**Article**
Kubernetes Security with Tetragon: Lab to Detect Container Escapes

Introduction

In modern Kubernetes environments, gaining visibility into system behavior is critical for security. Tetragon, an open-source tool by the Cilium team, uses eBPF (a Linux kernel technology) to provide real-time observability and runtime enforcement for security events. Unlike traditional tools, Tetragon operates at the kernel level, offering deeper insights with minimal performance overhead.

What Makes Tetragon Unique?

  • eBPF-Powered: Directly hooks into the Linux kernel for detailed event monitoring.
  • No Dependency on Cilium: Can work independently of the Cilium networking stack.
  • Real-Time Security Insights: Detects and monitors system calls, process events, and network activity in real time.
  • Actionable Outputs: Converts raw events into meaningful security signals.

Scenarios Covered in This Workshop

  • Detecting Suspicious Networking Behavior:

    • Learn how to monitor TCP connection events like tcp_connect and tcp_close to identify abnormal network activity that may indicate malicious behavior.

  • Tracking Namespace Changes for Privilege Escalation:

    • Understand how to detect sys_setns calls to monitor namespace transitions, which are often used in container escape attempts and privilege escalation attacks.

Lab Setup

This lab includes:

  1. Installing Tetragon: Set up Tetragon on a Kubernetes cluster.
  2. Tracing Network Connections: Monitor TCP events.
  3. Simulating a Container Escape: Detect namespace changes and privilege escalation.
  4. Analyzing Security Events: Observe malicious activity and understand how Tetragon detects.
  • Ensure your cluster is running.
kubectl get nodes
  • Navigate to the EKS Directory:
cd /workspaces/ecr_eks_security_masterclass_public/eks/
  • Create tetragon.yaml file is a configuration file used for managing Tetragon.
cat << EOF > tetragon.yaml
tetragon:
  btf: /sys/kernel/btf/vmlinux
  enableCiliumAPI: false
  exportAllowList: ""
  exportDenyList: ""
  exportFilename: "tetragon.log"
  enableProcessCred: true
  enableProcessNs: true
tetragonOperator:
  enabled: true
EOF
  • Install Tetragon using Helm.
helm repo add cilium https://helm.cilium.io/
helm repo update
helm install tetragon-observer cilium/tetragon \
  --namespace kube-system -f tetragon.yaml --version 1.1.0
  • Wait for the deployment to complete:
kubectl rollout status -n kube-system ds/tetragon-observer
  • Before applying, enable debugfs or ftrace tracing functionality.

This is common in environments like Azure VMs or managed nodes, where debugging tools may be restricted.

sudo mount -t debugfs none /sys/kernel/debug
mount | grep debugfs
sudo cat /sys/kernel/debug/tracing/available_filter_functions | grep tcp_
  • Create a policy to monitor TCP connections. Save the following to network-trace.yaml.

For observing tcp_connect, tcp_close, and kernel functions to track the opening and closing of TCP connections for detecting suspicious network behavior or attacks.

cat << EOF > network-trace.yaml
apiVersion: cilium.io/v1alpha1
kind: TracingPolicy
metadata:
  name: network-trace
spec:
  kprobes:
  - call: "tcp_connect"

**Set problem A**
Using the Tetragon lab guide, decide whether each statement agrees with it: (i) Tetragon needs the Cilium networking stack in order to work; (ii) the guide installs Tetragon version 1.1.0; (iii) detecting sys_setns calls is used to monitor namespace transitions. Answer yes or no for each, and quote the deciding words from the guide.
**Set problem B**
In the Tetragon lab guide, what file name does tetragon.yaml set for exporting events?
**Set problem C**
Continue the Tetragon lab guide from the point where it stops.

Data extracted from a collection
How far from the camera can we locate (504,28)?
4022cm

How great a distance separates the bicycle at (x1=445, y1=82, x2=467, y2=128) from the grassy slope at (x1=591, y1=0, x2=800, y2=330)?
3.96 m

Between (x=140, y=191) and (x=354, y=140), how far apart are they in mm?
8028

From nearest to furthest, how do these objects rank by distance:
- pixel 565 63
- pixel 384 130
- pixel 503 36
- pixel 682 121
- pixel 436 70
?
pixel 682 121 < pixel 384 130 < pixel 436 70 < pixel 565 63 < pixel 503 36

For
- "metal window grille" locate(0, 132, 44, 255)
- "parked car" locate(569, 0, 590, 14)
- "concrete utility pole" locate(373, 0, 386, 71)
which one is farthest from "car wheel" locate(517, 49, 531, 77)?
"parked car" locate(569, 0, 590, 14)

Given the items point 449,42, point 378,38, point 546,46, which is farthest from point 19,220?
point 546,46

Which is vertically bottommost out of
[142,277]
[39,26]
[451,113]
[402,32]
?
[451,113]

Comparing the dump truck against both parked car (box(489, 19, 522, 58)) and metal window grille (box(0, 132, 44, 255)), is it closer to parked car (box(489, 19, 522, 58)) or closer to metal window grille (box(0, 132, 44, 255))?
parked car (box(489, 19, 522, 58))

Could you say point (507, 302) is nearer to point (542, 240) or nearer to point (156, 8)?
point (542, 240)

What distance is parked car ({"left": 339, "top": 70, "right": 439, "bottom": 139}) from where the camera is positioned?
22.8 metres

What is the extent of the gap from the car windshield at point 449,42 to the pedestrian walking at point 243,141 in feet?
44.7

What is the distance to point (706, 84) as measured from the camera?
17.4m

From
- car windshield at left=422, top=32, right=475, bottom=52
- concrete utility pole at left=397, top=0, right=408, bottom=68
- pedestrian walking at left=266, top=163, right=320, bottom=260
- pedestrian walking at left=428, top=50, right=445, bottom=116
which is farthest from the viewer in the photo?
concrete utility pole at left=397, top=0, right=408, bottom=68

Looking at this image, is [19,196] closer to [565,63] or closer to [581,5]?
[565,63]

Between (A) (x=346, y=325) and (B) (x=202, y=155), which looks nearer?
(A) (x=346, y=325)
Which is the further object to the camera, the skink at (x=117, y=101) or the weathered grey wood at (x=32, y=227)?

**Written answer A**
(i) No: "No Dependency on Cilium: Can work independently of the Cilium networking stack."
(ii) Yes: "--version 1.1.0"
(iii) Yes: "Understand how to detect sys_setns calls to monitor namespace transitions"

**Written answer B**
tetragon.log

**Written answer C**
    syscall: false  # Kernel tracepoints for tcp_connect do not use syscalls
  - call: "tcp_close"
    syscall: false  # Similar to above, trace the kernel function
EOF

The provided network-trace.yaml file
This file is designed to capture comprehensive network tracing information using Cilium's TracingPolicy. The configuration includes both syscall: true and syscall: false for tcp_connect and tcp_close calls.

Purpose of Each Setting
Syscall: True

  • High-Level System Events: Tracks system calls directly at the kernel level.
  • Visibility: Provides insight into high-level system events, such as the initiation (tcp_connect) or termination (tcp_close) of TCP connections.

Syscall: False

  • Lower-Level Events: Traces lower-level events to extract more granular details.
  • Additional Arguments: Allows for the specification of additional arguments, such as type: "sock", to monitor the underlying socket behavior.

Why Both Are Used

  • Comprehensive Coverage: Including both syscall: true and syscall: false ensures comprehensive coverage of network activities.
  • Overview and Details: Syscall: true provides an overview of high-level events, while syscall: false offers detailed insights into the context of those events.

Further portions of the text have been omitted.